Re: Optimizing a Raycasting Engine
its kind of interesting. I made a counter that kept track of the total number of times a loop ran per frame, combining ALL the loops in the entire game. It seems to be that the FPS is inversely proportional to the # of loops run per frame, regardless of how complex the loops are, what graphics are doing, etc. Its just FPS = k/#loops, pretty much. And right now, its appearing that even with a TON of loop unrolling, like 4x in every single loop, I'm pulling in around ~800-1000 loops per frame, when the FPS starts to suffer. Apparently, exceed this ~700 loops threshold just plain tanks the game.
As a further test, I created a BLANK MMF project, with simple commands: On an always event, it runs "Loop A" 1000 times. Loop A does nothing but set Global Value B to (random(10)). When this loop is not running, the game gets 50 FPS. When the loop is running, it gets ~44 FPS, with spikes down to 40.
Now my program runs ~700 loops, with a decrease down to maybe 38 FPS. The worse effect can be explained as the loss due to the graphical paste to overlay element, which is far from enough to lag the game on its own, but probably exacerbates the already bad lag.
So from what I can tell, MMF simply can't run a large amount of loops per frame. It slows down. Can someone PLEASE explain why it can parse through the ~3000 lines of code that my game gridquest had in TGF, each frame, yet cannot run a simple machine code "JMP" command 1000 times in MMF?
Re: Optimizing a Raycasting Engine
Simple answer its not the same as creating the same project in C or assembly. Its using interpreted commands that MMF understands this is slower because your computer doesn't readily understand these commands. If MMF could create a "pure" executable then things would be zipping around faster and the size of the exe would probably be smaller too.
At the moment there are some things MMF just isn't practical for your raycaster won't deliver the speed you want. You will have to wait for MMF3/3D or a faster processor
You may find another way to overcome this bottleneck by creating an object.

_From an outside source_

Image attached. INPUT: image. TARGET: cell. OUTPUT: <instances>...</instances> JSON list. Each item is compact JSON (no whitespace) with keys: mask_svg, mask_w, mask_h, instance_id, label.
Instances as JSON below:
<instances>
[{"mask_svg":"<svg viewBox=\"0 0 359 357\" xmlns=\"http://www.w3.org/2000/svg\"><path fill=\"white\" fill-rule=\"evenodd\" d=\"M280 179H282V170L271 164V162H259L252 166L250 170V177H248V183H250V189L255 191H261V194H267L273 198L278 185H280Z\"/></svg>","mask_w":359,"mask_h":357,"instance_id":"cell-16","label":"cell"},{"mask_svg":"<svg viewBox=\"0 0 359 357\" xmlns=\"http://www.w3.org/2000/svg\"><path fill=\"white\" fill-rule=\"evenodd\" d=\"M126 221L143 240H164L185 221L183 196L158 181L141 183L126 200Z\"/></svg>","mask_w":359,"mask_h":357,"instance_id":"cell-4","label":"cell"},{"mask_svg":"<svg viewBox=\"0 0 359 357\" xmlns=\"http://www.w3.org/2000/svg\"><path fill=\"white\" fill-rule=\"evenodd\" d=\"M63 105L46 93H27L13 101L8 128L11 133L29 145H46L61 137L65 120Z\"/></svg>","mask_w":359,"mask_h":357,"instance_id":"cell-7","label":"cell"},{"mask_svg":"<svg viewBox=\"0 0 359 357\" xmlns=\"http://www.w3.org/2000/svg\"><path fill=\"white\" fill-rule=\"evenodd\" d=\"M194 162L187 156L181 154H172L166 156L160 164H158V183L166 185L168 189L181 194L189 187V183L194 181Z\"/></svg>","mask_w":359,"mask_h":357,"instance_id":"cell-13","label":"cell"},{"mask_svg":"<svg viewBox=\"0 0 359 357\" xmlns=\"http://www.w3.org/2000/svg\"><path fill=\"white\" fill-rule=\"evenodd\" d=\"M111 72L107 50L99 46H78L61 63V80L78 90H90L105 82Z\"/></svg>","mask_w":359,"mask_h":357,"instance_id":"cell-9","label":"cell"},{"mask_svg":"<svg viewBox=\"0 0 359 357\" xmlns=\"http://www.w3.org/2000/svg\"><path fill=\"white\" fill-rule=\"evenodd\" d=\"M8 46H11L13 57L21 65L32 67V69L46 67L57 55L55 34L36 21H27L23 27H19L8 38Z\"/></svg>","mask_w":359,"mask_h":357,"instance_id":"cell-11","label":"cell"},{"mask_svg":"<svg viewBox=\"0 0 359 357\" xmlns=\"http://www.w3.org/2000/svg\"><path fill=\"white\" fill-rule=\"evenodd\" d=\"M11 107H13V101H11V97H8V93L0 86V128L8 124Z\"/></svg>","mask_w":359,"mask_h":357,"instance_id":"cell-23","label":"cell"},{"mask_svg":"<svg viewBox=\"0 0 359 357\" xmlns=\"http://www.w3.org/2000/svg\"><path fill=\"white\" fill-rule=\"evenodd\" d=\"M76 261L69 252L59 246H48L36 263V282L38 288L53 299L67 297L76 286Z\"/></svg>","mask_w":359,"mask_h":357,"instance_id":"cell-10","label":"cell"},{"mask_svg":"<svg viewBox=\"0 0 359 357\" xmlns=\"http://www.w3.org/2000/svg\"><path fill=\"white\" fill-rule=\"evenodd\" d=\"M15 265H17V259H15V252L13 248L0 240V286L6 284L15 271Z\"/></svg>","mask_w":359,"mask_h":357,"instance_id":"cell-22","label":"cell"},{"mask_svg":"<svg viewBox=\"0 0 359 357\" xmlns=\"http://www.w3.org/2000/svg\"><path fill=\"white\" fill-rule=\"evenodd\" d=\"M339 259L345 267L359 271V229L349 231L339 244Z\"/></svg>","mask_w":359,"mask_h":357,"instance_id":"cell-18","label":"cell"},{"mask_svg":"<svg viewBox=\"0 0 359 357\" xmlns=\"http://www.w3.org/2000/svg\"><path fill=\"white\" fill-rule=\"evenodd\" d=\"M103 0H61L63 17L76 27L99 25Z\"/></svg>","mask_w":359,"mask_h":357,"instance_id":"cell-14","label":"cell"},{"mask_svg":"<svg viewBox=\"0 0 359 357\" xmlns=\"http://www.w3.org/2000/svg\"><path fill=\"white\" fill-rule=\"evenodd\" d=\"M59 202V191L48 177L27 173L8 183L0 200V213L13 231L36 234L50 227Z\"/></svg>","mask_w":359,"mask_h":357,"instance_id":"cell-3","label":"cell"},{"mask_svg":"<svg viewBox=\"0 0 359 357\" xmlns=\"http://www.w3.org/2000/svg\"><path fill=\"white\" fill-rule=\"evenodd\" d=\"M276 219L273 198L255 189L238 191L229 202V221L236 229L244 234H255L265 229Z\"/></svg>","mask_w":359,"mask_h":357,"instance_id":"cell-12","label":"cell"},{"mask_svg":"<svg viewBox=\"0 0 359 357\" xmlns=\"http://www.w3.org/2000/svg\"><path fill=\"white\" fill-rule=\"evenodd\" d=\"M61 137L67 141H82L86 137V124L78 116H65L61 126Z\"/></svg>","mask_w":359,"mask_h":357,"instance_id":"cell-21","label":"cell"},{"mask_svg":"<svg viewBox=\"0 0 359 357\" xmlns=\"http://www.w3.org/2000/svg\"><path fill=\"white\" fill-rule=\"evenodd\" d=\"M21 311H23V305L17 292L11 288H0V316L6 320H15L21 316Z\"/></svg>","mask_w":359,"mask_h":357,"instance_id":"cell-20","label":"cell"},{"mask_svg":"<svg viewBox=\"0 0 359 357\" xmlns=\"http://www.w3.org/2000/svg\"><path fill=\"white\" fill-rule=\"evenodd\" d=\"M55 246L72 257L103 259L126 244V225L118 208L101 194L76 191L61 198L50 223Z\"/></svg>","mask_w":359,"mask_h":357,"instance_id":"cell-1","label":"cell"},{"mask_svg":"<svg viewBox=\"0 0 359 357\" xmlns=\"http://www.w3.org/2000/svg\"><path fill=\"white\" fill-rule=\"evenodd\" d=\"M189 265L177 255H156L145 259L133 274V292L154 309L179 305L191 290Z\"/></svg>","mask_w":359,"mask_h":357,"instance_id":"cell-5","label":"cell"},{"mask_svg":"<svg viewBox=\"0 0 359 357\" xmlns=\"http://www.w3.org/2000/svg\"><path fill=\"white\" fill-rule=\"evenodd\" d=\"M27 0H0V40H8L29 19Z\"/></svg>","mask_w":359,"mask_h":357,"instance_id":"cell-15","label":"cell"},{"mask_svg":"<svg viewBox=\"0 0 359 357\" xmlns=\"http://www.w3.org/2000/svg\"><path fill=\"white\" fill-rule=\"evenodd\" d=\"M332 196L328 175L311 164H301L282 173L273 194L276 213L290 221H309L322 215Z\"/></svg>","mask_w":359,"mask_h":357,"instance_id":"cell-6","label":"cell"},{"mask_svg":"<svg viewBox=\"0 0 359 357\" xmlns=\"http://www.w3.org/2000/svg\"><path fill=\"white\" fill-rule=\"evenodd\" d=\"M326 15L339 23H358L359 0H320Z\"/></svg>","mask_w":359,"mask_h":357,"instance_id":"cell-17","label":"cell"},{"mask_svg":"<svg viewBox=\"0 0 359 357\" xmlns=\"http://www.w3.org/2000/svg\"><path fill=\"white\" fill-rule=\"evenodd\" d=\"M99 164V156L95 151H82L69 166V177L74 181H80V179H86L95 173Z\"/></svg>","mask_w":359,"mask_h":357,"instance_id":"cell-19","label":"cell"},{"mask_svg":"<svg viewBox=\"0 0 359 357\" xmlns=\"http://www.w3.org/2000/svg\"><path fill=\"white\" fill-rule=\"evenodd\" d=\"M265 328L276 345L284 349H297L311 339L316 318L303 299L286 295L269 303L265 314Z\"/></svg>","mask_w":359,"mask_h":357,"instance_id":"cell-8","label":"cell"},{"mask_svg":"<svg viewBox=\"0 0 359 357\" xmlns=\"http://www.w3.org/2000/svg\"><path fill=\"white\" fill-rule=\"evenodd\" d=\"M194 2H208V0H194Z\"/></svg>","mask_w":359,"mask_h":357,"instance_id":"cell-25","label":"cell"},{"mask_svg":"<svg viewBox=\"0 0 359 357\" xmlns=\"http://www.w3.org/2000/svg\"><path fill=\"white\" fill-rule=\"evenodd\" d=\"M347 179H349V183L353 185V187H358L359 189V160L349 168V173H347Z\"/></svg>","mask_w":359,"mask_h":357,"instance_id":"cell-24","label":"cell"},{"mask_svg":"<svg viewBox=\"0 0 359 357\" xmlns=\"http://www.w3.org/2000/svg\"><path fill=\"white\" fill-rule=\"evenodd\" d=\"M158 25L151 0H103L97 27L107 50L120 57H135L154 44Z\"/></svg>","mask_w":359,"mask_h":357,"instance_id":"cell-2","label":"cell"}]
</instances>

Re: Optimizing a Raycasting Engine
yeah thats just about it summed up. I guess I'll try experimenting with replacing some loops with extenions, like the fast loop object & fast function instead of using MMF built in loops. Perhaps having the work spread out across a variety will speed things up. Perhaps not. Worst case scenario, I just keep the resolution down. But you're right that it might be worth making a raycasting extension of my own just for use in this.
Re: Optimizing a Raycasting Engine
Quote:
Originally Posted by Pixelthief
it would run the exact same speed in either MMF1.5 or MMF2
Have you tried it in MMF2? It's worth checking, Clickteam have done a lot of work on it since MMF1.5, even if it doesn't seem like it to you.
Re: Optimizing a Raycasting Engine
i could try, but I'd need to KCAmath.mfx extension for MMF2, or a LOT of work rewriting code.